### Material to process ###
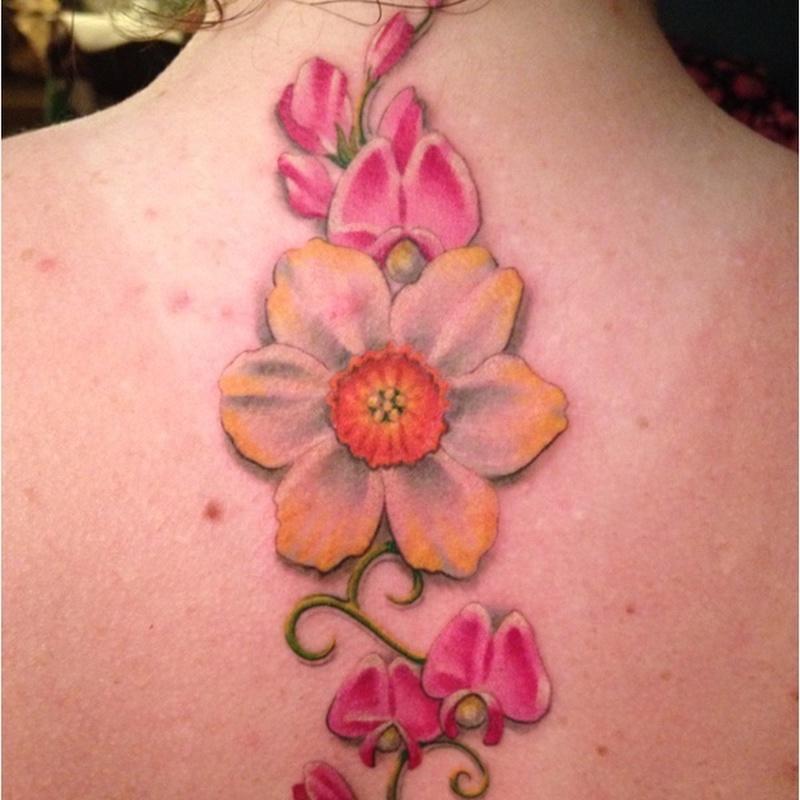 december birth flower tattoos tattoos book tattoos designs. Black Bedroom Furniture Sets. Home Design Ideas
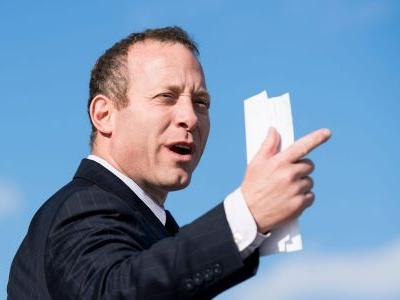 Rep. Josh Gottheimer looks to defend his House seat against Republican Frank Pallotta in New Jersey's 5th Congressional District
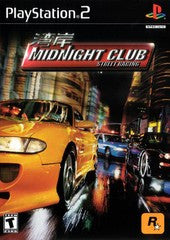 Midnight Club Street Racing (Playstation 2 / PS2) Pre-Owned: Game, Manual, and Case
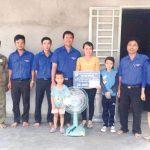 Thanh niên Cao su Bình Thuận: Dấu ấn đẹp với dân địa phương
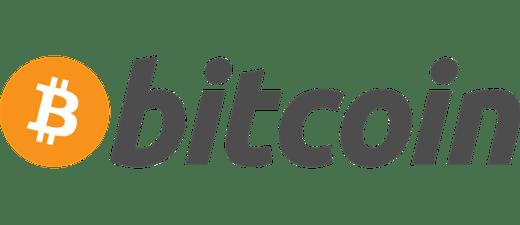 Logo von Bitcoin, © Symbolbild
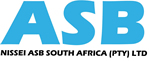 Nissei ASB South-Africa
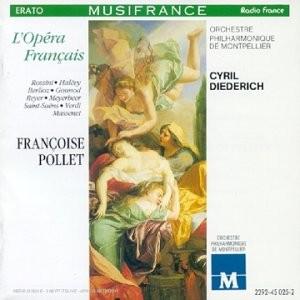 CD L'opéra français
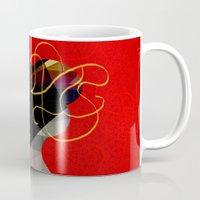 redhead Mugs featuring Redhead by John Murphy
###
▶ **What you should do**
Could you transcribe every entry above exactly, leaving out the images?

▶ **Your response**
 december birth flower tattoos tattoos book tattoos designs. Black Bedroom Furniture Sets. Home Design Ideas
 Rep. Josh Gottheimer looks to defend his House seat against Republican Frank Pallotta in New Jersey's 5th Congressional District
 Midnight Club Street Racing (Playstation 2 / PS2) Pre-Owned: Game, Manual, and Case
 Thanh niên Cao su Bình Thuận: Dấu ấn đẹp với dân địa phương
 Logo von Bitcoin, © Symbolbild
 Nissei ASB South-Africa
 CD L'opéra français
 redhead Mugs featuring Redhead by John Murphy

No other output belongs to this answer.